WASHINGTON – A tight budget this year could mean a drop in the number of refugees settling in the United States, although President Bush's spending plan for 2006 would increase money for refugee assistance.
The State Department can resettle about 40,000 refugees this year, slightly more than half the ceiling of 70,000 set by Bush, with its current budget.
Refugee assistance groups hope to persuade Congress to include more money for refugee resettlements in an emergency spending bill for tsunami relief and the war in Iraq (search). The House Appropriations Committee was considering the spending bill Tuesday afternoon.
In 2004, the State Department spent $781 million for refugee and migration assistance. Congress gave the department $764 million for fiscal year 2005, a cut of about 2.2 percent.
However, the cost per refugee has increased from $2,200 in 2001 to about $3,500 last year, according to the department.

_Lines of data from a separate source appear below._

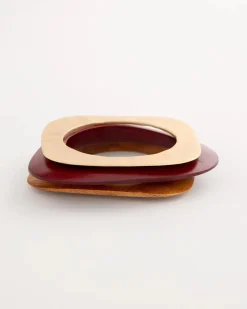 Asymmetrical Bangle Set of Three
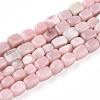 Natural Pink Opal Beads Strands G-N346-04A-09-2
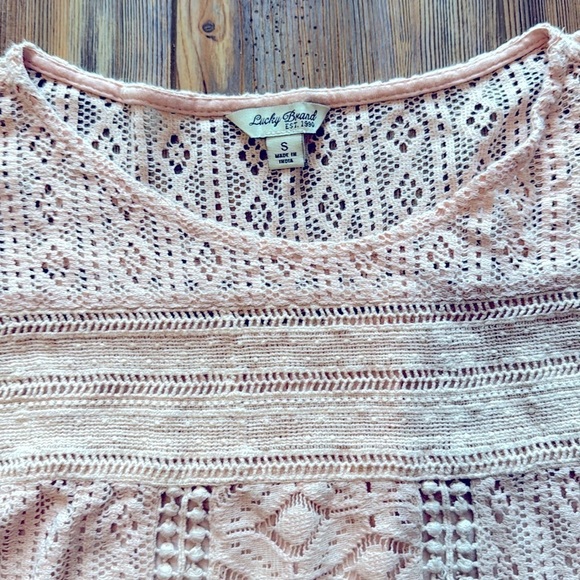 Lucky brand geo lace romantic top small - Picture 6 of 6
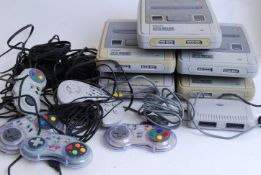 SUPER NINTENDO: A collection of 5 SNES c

The increased costs resulted from more thorough background checks, rising fuel prices and, in some cases, moving refugees to more secure locations.
The State Department has told refugee advocacy groups it will need at least $40 million more this year to bring in 60,000 refugees, said Sarah Petrin, senior government liaison for the U.S. Committee for Refugees and Immigrants (search), an advocacy group.
Bush has proposed $893 million for fiscal 2006, which begins Oct. 1. Gideon Aronoff — the Hebrew Immigrant Aid Society's (search) vice president of government relations and policy — said that shows the president wants to deal with the money shortage.
Some of the money would go to groups that help provide food, latrines, security and counseling to refugees at camps.
"We are facing a really troubling possibility that after turning the corner last year with 52,000-plus refugee admissions, we're actually going to go backward this year," Aronoff said. "This is going to happen despite the fact that the State Department asserts it can find more than 60,000 refugees for admission this year. It is purely a matter of funding."
The United States admitted 69,304 refugees in 2001 but suspended admissions briefly after the terrorist attacks of Sept. 11. Admissions dropped to 27,029 in 2002 as the federal government intensified screening of refugees. Admissions crept up to 53,000 in the 2004 fiscal year, which ended Sept. 30.
"We continue to work as hard as possible to find the funding," said Robert Hilton, a State Department spokesman.
Meanwhile, the U.S. government is hiring a 45-member "refugee corps" whose members would travel for about half the year conducting interviews at refugee camps, said Bill Strassberger, spokesman for the Homeland Security Department's Citizenship and Immigration Services agency. Currently, officials rotate employees in such jobs.